На фотографии он молод. Широкий гладкий лоб, темные курчавинки волос над ушами, оттеняющие его могучую лысину; прищуренный, похожий на школьную запятую разрез глаз и беззаботная доверчивая улыбка. Черно-белые клавиши аккордеона, будто уголок тельняшки, прикрывают ему грудь. И это хорошо, что он отправился в свою вечность веселым, красивым, песенным — первый фронтовик на этом печальном поселении. Другим так не повезло, лежат на чужих сторонках, а то и вовсе поодаль от нашей русской земли, без родственного догляда, без привычного поминанья по родительским дням.
Я ревниво рассматриваю деревянную пирамидку, вставшую в изголовье могилы; не успевшую припылиться малиновую звездочку, вырубленную кем-то из куска листового железа; оградку из тонких ошкуренных жердочек, с «запасом» отхватившую кладбищенского места — все, что осталось на этот час от него. Для меня он всегда был и останется Колюней, и неровно выписанные масляной краской фамилия и цифры, меж которыми и уместилась его короткая жизнь, сейчас как бы разделяют нас невидимой чертой…
— Ты прости меня, Колюня, если было что между нами худого, если чем-то тебя обидел, — мысленно обращаюсь я к нему. Не обижал я его никогда, и в задумках такого не было, но так уж принято говорить здесь такие сердечные слова.
— Возьми вот, — я бережно, над тряпицей облупляю яичко, вместе с каралькой кладу к пирамидке.

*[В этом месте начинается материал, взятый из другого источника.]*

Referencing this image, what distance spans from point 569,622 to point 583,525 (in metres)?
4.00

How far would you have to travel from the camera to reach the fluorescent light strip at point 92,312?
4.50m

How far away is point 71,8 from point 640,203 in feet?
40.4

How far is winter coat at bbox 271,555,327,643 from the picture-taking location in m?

Тихим стоном — а может, мне показалось — отзывается ближайшая сосна. Время оголило ее ствол от усохших сучьев почти до самой вершины, испятнало ржавыми рубцами, наплывами. Я касаюсь ладонью одного из золотистых горбиков — он излучает какое-то внутреннее тепло, и кто знает: напоенный солнечными лучами просто делится им со мной, согревая мое одиночество, или… страшно подумать — это сигнал от Колюни из той незримой дали, суть которой для меня пока непонятна, но в которой, говорят, мы все когда-то будем…
Умер Колюня совсем недавно, в самый разгар весны, когда вокруг все отчаянно зеленело, набирало положенный рост, распускало ранний цвет. В тот роковой день бисерил теплый майский дождь, так себе, даже и не дождь, а водяная пыль, от которой дышалось легко и свободно, в полную грудь. Но этот животворный весенний всплеск, радостные ощущения всеобщего пробуждения были уже не для Колюни. Он лежал в последней своей домовине спокойный и для меня непонятный, а в изголовье, на комоде, холодно поблескивал осиротевший баян.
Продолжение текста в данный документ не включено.